** START **

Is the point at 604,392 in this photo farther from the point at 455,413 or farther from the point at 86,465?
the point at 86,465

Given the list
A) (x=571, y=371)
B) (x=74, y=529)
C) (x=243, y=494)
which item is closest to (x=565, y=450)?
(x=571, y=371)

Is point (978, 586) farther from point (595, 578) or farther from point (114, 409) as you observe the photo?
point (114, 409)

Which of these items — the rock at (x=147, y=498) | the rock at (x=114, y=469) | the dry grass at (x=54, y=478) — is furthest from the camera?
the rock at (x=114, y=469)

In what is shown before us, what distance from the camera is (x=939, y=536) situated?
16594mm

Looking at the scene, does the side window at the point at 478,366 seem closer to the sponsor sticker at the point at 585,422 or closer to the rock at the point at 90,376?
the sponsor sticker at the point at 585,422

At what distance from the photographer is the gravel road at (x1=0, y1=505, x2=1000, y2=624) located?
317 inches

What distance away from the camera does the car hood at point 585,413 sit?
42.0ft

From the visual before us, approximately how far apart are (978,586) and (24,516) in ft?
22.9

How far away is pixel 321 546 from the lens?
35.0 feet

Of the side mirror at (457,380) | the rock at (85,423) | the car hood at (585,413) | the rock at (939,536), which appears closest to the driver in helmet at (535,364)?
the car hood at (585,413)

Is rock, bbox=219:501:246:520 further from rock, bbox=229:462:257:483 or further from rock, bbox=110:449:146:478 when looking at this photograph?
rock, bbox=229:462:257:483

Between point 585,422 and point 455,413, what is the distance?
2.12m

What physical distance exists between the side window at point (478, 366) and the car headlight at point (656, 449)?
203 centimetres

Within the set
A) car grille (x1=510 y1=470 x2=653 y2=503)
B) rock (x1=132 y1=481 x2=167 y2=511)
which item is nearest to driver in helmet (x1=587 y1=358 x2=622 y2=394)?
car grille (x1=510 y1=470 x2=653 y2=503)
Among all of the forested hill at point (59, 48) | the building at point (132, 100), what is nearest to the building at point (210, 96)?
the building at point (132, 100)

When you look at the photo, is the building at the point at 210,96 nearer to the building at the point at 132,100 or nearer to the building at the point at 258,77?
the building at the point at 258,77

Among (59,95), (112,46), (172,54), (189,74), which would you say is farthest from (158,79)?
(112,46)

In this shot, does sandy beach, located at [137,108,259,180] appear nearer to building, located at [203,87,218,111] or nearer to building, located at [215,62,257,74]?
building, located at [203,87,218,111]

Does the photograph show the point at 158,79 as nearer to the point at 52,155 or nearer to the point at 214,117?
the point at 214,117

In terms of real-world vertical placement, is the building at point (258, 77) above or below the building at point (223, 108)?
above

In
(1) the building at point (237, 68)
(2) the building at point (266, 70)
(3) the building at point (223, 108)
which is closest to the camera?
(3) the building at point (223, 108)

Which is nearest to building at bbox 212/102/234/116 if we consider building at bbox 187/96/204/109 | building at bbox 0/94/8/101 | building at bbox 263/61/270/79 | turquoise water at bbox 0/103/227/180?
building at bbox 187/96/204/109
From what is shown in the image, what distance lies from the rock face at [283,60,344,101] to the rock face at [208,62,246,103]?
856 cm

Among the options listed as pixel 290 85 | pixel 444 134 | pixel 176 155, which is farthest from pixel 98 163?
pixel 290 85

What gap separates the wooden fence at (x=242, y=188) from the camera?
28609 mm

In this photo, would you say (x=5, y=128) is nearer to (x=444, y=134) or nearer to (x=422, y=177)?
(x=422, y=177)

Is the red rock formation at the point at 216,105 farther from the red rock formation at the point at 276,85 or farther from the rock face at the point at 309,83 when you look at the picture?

** END **

» Goal
Extract exactly the lines between the line containing "Among the options" and the end of the data, including both.

» The reply
Among the options listed as pixel 290 85 | pixel 444 134 | pixel 176 155, which is farthest from pixel 98 163?
pixel 290 85

What gap separates the wooden fence at (x=242, y=188) from the camera?
28609 mm

In this photo, would you say (x=5, y=128) is nearer to (x=444, y=134) or nearer to (x=422, y=177)?
(x=422, y=177)

Is the red rock formation at the point at 216,105 farther from the red rock formation at the point at 276,85 or farther from the rock face at the point at 309,83 when you look at the picture?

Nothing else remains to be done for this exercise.